Document passage:
==================================================

Australian conservatives seemed most concerned that someone might take their racism away. In The Sydney Morning Herald, the former Howard government minister Amanda Vanstone wrote a piece headlined “It’s not wrong to worry about immigration in the wake of terror”, as though there was some danger that a multimillion-dollar, multi-channel, multi-title media apparatus dedicated to this worry might be switched off overnight. The prime minister’s office threatened to sue our most prominent Muslim broadcaster. Pauline Hanson was invited onto ABC radio’s flagship Breakfast program to discuss One Nation’s preferences and Australian immigration rates.
Andrew Bolt drew an equivalence between Christchurch and “left-wing terrorism”, by which he meant the time someone threw glitter at him. Chris Kenny drew an equivalence between the fostering of bigotry and someone on the ABC joking about conservatives being murdered: it turned out he had mistaken a discussion about a murder mystery featuring art conservators for a Maoist insurgency. In two sad little articles in The Australian, Judith Sloan and someone called “The Mocker” decided to criticise Jacinda Ardern, as though offended by her dignity.

==================================================

Extracted entries:
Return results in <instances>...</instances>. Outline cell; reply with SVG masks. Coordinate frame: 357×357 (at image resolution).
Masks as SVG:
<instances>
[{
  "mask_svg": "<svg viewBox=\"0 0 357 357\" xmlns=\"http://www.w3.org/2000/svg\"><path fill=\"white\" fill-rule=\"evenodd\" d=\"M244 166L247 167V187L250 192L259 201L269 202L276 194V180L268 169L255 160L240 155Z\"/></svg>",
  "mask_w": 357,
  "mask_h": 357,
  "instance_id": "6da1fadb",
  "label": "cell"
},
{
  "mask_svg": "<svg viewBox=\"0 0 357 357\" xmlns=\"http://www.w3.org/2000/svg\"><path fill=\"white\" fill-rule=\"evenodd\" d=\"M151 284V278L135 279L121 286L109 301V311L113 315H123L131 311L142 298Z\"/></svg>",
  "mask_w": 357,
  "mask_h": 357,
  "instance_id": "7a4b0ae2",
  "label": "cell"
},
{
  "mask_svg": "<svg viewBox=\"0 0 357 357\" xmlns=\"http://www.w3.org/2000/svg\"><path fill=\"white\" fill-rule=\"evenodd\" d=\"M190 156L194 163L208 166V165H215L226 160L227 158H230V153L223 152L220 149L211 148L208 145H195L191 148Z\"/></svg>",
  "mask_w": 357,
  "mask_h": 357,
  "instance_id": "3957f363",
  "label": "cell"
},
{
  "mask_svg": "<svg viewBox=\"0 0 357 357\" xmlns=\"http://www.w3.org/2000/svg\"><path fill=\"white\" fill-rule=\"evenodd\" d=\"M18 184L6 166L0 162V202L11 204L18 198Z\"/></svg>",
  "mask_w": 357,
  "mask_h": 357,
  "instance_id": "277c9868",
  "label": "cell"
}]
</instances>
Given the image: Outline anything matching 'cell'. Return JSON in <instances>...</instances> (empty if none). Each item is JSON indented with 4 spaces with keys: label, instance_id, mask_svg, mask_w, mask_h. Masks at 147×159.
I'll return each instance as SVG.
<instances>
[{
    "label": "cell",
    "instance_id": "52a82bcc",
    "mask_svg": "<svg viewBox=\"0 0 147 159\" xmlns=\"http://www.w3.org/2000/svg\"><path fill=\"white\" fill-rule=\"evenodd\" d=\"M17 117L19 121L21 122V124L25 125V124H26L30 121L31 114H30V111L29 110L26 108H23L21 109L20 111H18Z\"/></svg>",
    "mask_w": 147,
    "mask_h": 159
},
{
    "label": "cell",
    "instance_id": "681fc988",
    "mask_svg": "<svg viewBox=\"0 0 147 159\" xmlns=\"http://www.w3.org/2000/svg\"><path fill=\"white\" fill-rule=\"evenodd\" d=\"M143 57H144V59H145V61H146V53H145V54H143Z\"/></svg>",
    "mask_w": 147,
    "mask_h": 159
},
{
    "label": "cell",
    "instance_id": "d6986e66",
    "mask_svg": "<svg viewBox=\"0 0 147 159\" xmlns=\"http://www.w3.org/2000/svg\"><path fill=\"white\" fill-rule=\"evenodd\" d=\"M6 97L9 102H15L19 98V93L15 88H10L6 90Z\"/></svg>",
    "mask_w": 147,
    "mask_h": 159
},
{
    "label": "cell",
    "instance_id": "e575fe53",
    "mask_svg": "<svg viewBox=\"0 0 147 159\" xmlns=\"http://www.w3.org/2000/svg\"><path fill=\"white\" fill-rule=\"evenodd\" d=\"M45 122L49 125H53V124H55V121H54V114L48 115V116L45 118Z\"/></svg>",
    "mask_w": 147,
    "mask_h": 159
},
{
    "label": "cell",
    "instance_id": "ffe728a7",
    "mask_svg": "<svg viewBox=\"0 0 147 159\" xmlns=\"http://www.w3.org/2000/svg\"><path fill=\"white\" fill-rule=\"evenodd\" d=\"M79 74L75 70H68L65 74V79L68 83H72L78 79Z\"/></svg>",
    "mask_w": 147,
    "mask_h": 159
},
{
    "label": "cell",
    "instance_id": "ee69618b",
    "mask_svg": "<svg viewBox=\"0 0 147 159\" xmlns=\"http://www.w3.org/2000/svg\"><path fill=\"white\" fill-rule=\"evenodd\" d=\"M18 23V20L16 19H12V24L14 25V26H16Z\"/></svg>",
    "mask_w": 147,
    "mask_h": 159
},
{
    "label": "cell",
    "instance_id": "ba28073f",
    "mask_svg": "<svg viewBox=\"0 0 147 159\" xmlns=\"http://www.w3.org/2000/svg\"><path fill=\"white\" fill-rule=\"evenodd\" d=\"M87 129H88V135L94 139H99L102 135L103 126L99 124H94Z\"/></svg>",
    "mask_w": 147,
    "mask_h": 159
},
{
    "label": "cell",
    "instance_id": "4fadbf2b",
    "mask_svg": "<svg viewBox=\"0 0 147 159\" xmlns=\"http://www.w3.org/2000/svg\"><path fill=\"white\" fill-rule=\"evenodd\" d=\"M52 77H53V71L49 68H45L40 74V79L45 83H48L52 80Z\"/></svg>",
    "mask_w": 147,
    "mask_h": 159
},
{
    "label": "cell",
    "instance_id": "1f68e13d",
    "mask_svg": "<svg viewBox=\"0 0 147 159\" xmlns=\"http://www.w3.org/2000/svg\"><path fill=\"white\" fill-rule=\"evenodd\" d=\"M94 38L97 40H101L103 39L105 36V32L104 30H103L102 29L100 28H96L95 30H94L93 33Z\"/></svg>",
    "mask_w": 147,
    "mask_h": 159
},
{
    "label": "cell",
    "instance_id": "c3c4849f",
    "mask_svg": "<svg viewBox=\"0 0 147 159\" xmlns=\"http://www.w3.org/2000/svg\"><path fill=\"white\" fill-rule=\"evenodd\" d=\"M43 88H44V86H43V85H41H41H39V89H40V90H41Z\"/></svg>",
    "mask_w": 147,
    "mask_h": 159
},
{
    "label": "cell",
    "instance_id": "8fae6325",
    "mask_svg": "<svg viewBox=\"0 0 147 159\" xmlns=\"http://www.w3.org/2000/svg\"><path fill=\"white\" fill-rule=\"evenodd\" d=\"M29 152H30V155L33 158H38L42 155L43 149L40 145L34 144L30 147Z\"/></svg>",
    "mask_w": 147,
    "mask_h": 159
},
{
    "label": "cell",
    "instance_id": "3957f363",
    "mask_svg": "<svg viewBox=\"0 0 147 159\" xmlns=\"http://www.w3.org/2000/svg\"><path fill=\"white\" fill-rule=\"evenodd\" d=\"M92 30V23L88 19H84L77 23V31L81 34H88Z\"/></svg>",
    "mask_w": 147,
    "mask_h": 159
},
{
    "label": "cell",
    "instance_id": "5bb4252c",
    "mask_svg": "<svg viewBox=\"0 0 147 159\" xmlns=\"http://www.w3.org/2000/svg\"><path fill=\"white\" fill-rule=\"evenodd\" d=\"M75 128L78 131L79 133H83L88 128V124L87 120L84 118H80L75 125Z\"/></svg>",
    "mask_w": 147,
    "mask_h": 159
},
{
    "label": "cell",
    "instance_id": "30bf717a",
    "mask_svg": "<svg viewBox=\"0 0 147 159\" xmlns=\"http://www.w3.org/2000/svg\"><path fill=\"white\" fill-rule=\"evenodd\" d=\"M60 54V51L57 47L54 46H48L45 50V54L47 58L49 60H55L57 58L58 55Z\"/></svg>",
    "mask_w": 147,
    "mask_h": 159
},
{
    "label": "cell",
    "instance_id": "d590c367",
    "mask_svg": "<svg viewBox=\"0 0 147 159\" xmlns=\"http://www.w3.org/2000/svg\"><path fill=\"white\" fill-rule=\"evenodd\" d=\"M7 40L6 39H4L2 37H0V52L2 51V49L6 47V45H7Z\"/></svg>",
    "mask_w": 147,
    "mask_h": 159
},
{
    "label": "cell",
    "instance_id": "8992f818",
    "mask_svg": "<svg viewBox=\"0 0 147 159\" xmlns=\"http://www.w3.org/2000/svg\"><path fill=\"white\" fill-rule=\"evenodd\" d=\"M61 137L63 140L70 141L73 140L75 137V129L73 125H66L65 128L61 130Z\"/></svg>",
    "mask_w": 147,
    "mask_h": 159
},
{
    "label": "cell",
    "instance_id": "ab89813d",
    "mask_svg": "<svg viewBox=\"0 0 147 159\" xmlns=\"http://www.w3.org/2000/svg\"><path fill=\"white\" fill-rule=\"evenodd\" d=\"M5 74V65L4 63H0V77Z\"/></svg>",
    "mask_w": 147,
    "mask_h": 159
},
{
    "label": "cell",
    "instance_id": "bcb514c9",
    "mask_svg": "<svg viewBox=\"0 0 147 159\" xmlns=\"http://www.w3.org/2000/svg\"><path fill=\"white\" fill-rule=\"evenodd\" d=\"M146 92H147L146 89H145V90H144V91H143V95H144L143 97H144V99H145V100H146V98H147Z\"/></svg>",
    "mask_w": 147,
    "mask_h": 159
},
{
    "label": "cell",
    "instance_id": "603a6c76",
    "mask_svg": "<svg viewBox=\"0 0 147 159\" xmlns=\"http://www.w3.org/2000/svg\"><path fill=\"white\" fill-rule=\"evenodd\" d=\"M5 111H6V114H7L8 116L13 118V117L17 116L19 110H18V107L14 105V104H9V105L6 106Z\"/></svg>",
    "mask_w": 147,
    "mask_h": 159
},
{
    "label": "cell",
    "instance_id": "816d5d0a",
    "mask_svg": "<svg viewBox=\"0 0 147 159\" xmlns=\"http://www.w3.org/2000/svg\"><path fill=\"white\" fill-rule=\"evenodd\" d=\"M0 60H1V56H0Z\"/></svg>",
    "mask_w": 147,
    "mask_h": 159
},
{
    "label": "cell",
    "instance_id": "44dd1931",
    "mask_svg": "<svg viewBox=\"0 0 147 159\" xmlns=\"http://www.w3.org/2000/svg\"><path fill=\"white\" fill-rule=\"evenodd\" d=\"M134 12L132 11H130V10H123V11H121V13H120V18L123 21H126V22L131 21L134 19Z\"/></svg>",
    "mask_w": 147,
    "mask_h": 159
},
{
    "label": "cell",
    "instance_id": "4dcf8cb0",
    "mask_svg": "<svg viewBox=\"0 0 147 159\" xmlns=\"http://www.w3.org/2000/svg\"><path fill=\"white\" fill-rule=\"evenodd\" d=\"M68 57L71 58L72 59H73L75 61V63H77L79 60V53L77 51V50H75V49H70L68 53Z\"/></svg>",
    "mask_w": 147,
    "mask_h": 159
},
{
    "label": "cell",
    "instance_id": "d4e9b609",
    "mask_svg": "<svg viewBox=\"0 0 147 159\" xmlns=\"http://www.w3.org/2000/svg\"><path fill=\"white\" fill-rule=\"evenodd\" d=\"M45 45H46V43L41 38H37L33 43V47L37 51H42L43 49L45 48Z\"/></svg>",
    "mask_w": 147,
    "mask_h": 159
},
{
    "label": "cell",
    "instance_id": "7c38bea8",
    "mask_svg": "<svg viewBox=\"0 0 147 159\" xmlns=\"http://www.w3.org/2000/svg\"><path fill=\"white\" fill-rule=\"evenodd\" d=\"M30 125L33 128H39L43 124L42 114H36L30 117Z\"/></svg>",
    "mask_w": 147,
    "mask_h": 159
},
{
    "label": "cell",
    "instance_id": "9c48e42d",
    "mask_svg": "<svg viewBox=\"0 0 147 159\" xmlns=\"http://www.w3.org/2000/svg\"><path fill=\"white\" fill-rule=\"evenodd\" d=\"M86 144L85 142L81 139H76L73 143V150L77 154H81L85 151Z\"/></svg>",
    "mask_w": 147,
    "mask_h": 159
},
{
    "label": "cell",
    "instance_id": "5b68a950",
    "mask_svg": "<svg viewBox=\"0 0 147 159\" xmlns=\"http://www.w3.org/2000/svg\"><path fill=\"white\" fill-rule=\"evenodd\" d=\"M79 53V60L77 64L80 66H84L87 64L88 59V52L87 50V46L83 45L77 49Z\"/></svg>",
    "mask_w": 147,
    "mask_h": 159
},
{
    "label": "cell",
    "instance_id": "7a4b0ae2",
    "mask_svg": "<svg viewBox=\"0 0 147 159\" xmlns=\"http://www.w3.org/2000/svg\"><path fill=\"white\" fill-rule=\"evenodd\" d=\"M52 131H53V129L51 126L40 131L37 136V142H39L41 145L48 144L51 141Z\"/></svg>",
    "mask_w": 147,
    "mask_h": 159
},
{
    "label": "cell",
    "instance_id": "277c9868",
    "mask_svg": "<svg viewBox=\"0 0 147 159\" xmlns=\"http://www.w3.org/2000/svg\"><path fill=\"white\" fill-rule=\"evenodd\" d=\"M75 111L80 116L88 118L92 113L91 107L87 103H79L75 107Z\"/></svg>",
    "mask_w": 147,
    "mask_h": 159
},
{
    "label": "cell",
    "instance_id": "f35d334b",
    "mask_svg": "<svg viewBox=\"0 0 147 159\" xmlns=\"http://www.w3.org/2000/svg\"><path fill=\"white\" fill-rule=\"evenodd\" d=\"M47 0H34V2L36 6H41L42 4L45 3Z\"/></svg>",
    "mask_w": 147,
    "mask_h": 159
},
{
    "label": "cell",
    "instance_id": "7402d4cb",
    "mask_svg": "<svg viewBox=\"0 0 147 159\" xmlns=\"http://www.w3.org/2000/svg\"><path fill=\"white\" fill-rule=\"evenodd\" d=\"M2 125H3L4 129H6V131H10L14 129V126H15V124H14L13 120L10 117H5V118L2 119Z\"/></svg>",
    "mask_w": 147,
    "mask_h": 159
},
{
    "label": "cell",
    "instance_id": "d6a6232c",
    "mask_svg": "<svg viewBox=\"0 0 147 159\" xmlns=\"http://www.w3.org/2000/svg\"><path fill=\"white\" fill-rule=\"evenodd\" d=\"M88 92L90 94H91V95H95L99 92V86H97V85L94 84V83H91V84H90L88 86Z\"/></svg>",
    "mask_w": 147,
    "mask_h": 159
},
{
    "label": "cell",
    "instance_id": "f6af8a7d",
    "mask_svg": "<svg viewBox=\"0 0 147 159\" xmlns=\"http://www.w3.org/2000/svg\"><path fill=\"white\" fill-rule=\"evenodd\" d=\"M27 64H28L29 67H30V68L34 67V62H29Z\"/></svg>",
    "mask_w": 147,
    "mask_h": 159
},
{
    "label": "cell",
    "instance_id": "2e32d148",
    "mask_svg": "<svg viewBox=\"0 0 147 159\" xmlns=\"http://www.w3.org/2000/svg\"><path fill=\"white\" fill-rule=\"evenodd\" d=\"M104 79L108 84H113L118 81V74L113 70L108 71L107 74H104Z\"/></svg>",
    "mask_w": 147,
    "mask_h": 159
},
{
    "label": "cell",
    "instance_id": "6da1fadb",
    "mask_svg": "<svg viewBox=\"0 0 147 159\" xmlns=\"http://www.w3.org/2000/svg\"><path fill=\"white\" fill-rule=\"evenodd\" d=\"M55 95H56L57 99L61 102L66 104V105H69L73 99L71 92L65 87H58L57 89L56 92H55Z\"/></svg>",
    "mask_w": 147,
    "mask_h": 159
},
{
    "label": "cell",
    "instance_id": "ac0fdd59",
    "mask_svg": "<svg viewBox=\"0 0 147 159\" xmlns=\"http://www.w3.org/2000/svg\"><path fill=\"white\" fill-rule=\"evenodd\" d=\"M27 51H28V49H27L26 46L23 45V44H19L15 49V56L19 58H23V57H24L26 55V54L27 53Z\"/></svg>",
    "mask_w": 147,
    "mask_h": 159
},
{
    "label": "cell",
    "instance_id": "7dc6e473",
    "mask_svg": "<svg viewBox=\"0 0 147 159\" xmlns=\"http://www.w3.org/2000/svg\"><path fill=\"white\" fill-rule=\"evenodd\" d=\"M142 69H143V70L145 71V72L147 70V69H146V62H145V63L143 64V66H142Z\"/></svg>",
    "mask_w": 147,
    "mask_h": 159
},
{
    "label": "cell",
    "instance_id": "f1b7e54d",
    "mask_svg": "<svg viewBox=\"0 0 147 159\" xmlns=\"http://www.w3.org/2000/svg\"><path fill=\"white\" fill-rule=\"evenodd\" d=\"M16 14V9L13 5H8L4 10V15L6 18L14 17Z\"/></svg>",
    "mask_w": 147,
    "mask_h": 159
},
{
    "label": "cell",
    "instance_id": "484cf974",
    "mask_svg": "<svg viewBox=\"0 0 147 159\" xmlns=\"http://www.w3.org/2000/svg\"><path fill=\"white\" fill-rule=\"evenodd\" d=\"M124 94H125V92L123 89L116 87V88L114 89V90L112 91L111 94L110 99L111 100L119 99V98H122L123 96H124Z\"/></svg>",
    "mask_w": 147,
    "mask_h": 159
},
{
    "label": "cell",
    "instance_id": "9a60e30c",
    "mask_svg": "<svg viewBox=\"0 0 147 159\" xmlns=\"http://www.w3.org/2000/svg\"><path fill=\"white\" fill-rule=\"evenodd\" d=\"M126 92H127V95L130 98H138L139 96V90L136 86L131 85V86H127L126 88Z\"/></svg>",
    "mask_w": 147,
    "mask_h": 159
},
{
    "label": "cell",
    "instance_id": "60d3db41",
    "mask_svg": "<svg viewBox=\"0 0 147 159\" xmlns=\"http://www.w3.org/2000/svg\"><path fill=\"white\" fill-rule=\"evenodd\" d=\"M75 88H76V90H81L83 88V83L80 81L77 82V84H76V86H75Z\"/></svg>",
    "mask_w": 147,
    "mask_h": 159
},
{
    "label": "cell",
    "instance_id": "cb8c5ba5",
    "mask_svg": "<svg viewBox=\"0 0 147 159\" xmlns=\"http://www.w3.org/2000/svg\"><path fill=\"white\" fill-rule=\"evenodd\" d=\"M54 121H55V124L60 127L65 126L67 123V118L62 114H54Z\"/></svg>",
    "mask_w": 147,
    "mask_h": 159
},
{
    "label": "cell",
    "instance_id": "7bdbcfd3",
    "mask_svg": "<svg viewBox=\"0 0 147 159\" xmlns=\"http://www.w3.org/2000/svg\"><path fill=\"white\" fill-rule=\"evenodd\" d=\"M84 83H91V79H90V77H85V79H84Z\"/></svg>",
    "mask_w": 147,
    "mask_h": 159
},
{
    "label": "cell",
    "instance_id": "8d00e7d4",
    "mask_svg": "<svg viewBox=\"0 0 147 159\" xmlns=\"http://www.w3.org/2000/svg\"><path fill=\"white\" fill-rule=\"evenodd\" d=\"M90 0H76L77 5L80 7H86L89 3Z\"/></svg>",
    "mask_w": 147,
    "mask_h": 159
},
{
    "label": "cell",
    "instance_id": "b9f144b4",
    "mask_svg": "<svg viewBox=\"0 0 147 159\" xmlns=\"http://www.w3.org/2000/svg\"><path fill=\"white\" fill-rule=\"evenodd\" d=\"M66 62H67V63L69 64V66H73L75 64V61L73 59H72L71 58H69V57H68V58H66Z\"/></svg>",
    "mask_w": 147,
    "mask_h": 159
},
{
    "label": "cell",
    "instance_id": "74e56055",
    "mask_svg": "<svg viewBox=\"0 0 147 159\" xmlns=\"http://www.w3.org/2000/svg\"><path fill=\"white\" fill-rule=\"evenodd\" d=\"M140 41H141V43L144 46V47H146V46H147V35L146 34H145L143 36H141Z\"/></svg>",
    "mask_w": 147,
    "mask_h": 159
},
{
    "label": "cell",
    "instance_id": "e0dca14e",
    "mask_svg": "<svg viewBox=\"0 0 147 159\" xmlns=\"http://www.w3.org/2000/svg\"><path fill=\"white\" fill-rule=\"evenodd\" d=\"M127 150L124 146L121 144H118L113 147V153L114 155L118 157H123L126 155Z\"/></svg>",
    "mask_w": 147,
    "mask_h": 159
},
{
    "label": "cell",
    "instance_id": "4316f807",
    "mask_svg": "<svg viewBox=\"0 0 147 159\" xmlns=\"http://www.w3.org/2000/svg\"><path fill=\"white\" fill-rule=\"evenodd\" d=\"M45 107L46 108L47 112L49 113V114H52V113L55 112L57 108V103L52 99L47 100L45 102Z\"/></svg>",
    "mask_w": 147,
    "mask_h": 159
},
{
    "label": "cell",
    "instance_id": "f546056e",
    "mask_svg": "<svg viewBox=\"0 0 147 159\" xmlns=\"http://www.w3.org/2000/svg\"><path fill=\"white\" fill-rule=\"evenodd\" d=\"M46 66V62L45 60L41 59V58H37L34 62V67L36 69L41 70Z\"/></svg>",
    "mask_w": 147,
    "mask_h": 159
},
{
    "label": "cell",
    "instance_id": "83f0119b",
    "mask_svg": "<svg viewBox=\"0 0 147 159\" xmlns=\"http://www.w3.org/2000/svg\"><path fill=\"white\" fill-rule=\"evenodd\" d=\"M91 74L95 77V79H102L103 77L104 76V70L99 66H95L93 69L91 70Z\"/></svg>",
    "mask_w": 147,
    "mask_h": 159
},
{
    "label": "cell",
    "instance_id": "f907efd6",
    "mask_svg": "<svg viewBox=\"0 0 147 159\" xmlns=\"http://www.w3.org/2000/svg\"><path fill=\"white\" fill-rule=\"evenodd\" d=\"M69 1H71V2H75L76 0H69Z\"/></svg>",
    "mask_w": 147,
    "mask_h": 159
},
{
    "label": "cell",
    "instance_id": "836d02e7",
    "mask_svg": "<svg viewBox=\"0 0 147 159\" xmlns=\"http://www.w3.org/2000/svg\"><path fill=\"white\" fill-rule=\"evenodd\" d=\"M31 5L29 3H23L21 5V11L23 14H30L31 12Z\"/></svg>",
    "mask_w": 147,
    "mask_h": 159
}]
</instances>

==================================================

Task instructions:
1. Quote the passage on Australian media reactions, reproducing everything from "Australian conservatives seemed" down to "Australian immigration rates.".
2. Extract each line of the listing that contains the word "image".

Solutions to the problems:
1.
Australian conservatives seemed most concerned that someone might take their racism away. In The Sydney Morning Herald, the former Howard government minister Amanda Vanstone wrote a piece headlined “It’s not wrong to worry about immigration in the wake of terror”, as though there was some danger that a multimillion-dollar, multi-channel, multi-title media apparatus dedicated to this worry might be switched off overnight. The prime minister’s office threatened to sue our most prominent Muslim broadcaster. Pauline Hanson was invited onto ABC radio’s flagship Breakfast program to discuss One Nation’s preferences and Australian immigration rates.

2.
Return results in <instances>...</instances>. Outline cell; reply with SVG masks. Coordinate frame: 357×357 (at image resolution).
Given the image: Outline anything matching 'cell'. Return JSON in <instances>...</instances> (empty if none). Each item is JSON indented with 4 spaces with keys: label, instance_id, mask_svg, mask_w, mask_h. Masks at 147×159.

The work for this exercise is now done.